君と計る距離のその先は…
もう片方の手を頭の後ろへ添えられて、引き寄せられた。
そしてもう一度、掠れて消えかけた声。
「好きだ。」
消えそうな声は胸を震えさせるのには十分で、私は引き寄せられるまま橘さんへ近づいて、そのまま優しく唇が触れ合った。
頭に添えられた手に導かれ、力なく橘さんの胸元に不時着した私は「緊張してる人の行動だなんて思えない」と訴えたくて、けれど言葉を上手く操れずにいた。

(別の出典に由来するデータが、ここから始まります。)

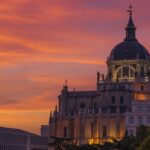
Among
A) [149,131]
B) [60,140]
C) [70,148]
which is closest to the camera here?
[149,131]

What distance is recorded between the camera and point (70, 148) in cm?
13525

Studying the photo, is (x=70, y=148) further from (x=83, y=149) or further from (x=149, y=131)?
(x=149, y=131)

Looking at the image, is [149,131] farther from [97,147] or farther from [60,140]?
[97,147]

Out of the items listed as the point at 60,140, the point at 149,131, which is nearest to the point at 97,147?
the point at 60,140

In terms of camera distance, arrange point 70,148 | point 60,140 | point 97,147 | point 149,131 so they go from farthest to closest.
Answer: point 97,147 → point 70,148 → point 60,140 → point 149,131

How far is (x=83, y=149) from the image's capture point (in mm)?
141500

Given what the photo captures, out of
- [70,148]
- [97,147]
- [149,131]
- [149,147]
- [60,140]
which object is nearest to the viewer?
[149,147]

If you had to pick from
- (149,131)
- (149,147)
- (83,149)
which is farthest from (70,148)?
(149,147)

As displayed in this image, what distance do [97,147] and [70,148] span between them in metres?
11.2

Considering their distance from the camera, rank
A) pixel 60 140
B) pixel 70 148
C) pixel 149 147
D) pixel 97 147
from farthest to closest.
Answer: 1. pixel 97 147
2. pixel 70 148
3. pixel 60 140
4. pixel 149 147

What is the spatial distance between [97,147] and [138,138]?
8318 millimetres

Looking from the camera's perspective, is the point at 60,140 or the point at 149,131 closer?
the point at 149,131

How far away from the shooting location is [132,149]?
135 metres

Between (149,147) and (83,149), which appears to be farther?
(83,149)
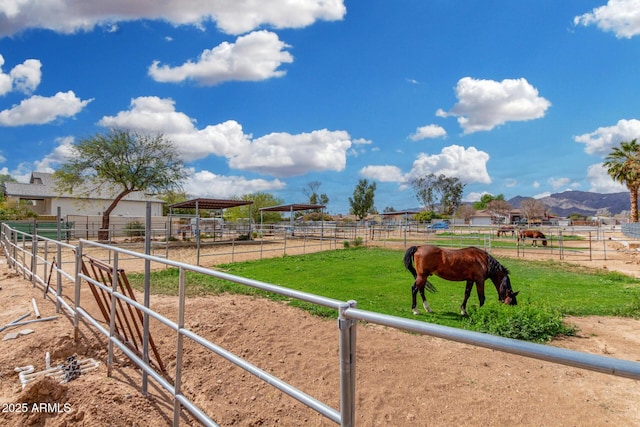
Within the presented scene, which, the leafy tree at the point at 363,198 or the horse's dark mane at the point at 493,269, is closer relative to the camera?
the horse's dark mane at the point at 493,269

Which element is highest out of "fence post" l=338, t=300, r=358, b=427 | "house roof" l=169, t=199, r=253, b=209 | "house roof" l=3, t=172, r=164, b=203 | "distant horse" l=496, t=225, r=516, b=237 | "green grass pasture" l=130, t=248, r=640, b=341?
"house roof" l=3, t=172, r=164, b=203

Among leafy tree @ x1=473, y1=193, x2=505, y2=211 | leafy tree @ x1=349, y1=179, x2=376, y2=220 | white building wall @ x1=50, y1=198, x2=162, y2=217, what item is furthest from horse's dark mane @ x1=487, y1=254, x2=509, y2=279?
leafy tree @ x1=473, y1=193, x2=505, y2=211

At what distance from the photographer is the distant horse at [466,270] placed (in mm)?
6164

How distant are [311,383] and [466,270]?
12.1 feet

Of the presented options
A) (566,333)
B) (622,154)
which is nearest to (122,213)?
(566,333)

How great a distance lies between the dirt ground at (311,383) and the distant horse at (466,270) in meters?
1.23

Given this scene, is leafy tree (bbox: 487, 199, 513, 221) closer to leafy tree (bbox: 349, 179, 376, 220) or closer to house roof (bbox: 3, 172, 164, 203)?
leafy tree (bbox: 349, 179, 376, 220)

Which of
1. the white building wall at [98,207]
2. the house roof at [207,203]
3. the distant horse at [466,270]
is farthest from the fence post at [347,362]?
the white building wall at [98,207]

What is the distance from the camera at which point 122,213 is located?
1430 inches

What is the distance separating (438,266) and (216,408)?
14.3ft

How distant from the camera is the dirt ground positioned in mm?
3008

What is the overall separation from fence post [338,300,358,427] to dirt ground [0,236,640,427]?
1798mm

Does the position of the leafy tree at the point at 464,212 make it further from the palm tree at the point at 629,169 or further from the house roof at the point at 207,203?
the house roof at the point at 207,203

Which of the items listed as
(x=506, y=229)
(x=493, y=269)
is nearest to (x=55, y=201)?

私はどうにか不平を訴えたくて、顔をうずめる橘さんの胸元を数度叩いた。
それでどうにか気持ちが伝わったみたいだ。
「ごめんって。
ものすごい緊張に勝るくらい真野に触れたい気持ちが上回るんだよ。」
どういう理論?と、心の中で文句を言ってみても動揺はおさまらない。
「今度は引っ叩かれたり、泣かれたりしなかったな。」
安堵したように言う橘さんに文句を浴びせた。
「だって約束……。」
やっと出た声は震えて自分で聞いて泣けそうになる声。
橘さんは私を覆うように優しく抱きしめて囁くように言った。
「うん。そうなんだけど。
俺を克服したら対人恐怖症もよくなるんじゃないか?
原因の俺が平気になれば治りそうだろ?
それでもやっぱり触れちゃダメ?」
そういう、ものなのかな。
返答に困っていると「治った時に俺とは違ったって思ったら教えて」と優しい声が届く。
切なくなって思わず橘さんにしがみつくと「真野、可愛い過ぎる」と言われ抱きしめられると頭にキスを落とされた。